Contour labeling entries
------------------------------

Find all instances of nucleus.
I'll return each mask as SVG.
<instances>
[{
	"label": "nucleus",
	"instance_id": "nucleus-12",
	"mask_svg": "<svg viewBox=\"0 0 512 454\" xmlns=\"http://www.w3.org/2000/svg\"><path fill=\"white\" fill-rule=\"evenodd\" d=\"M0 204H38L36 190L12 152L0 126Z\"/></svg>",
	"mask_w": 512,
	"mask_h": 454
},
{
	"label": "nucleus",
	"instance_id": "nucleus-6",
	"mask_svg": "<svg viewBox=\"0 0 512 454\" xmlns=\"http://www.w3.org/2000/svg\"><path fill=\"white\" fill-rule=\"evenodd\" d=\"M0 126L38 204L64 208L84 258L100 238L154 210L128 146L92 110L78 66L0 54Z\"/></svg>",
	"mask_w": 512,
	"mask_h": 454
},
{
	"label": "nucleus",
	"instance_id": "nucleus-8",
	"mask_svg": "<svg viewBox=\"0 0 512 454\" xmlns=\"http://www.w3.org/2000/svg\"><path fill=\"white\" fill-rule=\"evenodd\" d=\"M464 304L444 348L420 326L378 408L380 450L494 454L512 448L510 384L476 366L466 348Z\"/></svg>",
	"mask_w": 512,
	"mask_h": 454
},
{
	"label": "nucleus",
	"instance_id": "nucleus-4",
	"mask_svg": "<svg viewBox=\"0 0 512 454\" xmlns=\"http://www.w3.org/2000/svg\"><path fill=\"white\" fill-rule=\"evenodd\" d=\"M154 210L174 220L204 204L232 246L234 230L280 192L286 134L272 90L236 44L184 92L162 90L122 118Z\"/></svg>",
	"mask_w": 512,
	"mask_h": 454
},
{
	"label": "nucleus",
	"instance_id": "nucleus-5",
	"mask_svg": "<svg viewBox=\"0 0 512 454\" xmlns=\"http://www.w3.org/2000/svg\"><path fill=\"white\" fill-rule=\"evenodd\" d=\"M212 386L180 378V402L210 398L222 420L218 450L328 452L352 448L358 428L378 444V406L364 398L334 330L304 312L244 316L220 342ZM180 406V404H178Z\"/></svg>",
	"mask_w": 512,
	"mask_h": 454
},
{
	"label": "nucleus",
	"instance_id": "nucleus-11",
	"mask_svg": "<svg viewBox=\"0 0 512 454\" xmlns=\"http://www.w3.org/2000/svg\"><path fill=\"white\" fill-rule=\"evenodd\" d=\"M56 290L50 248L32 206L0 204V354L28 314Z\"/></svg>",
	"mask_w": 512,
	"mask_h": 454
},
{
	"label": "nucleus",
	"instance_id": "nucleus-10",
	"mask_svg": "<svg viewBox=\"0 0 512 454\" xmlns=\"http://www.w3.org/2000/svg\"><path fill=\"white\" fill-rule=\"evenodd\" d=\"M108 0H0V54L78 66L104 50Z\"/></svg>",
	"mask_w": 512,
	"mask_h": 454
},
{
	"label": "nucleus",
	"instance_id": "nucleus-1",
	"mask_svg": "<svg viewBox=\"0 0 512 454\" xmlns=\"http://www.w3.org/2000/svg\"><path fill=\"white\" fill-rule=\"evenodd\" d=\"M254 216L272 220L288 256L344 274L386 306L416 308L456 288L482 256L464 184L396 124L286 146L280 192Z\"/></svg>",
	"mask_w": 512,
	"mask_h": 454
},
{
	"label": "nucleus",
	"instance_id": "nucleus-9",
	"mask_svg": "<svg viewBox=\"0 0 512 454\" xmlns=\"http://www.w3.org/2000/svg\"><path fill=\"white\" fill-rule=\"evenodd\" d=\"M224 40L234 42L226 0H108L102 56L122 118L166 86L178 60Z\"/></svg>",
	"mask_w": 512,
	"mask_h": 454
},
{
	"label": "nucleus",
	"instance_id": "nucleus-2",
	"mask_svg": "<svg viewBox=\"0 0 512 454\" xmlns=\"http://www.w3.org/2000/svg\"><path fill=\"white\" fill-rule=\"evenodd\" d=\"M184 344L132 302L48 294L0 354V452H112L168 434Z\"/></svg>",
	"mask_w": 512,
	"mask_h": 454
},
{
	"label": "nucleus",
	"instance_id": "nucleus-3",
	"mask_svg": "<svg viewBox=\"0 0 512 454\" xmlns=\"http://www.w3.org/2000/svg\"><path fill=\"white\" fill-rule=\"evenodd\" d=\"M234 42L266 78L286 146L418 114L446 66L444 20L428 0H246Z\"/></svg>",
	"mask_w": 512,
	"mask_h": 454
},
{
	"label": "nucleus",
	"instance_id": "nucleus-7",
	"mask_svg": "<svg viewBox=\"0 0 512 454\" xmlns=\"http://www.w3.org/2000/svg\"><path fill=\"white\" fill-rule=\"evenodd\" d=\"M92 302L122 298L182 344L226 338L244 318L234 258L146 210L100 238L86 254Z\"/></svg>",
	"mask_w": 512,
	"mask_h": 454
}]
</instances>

------------------------------

| Written request |
State how many lines of the items contain the string "instances", where case counts. Give only the number.

| Worked answer |
3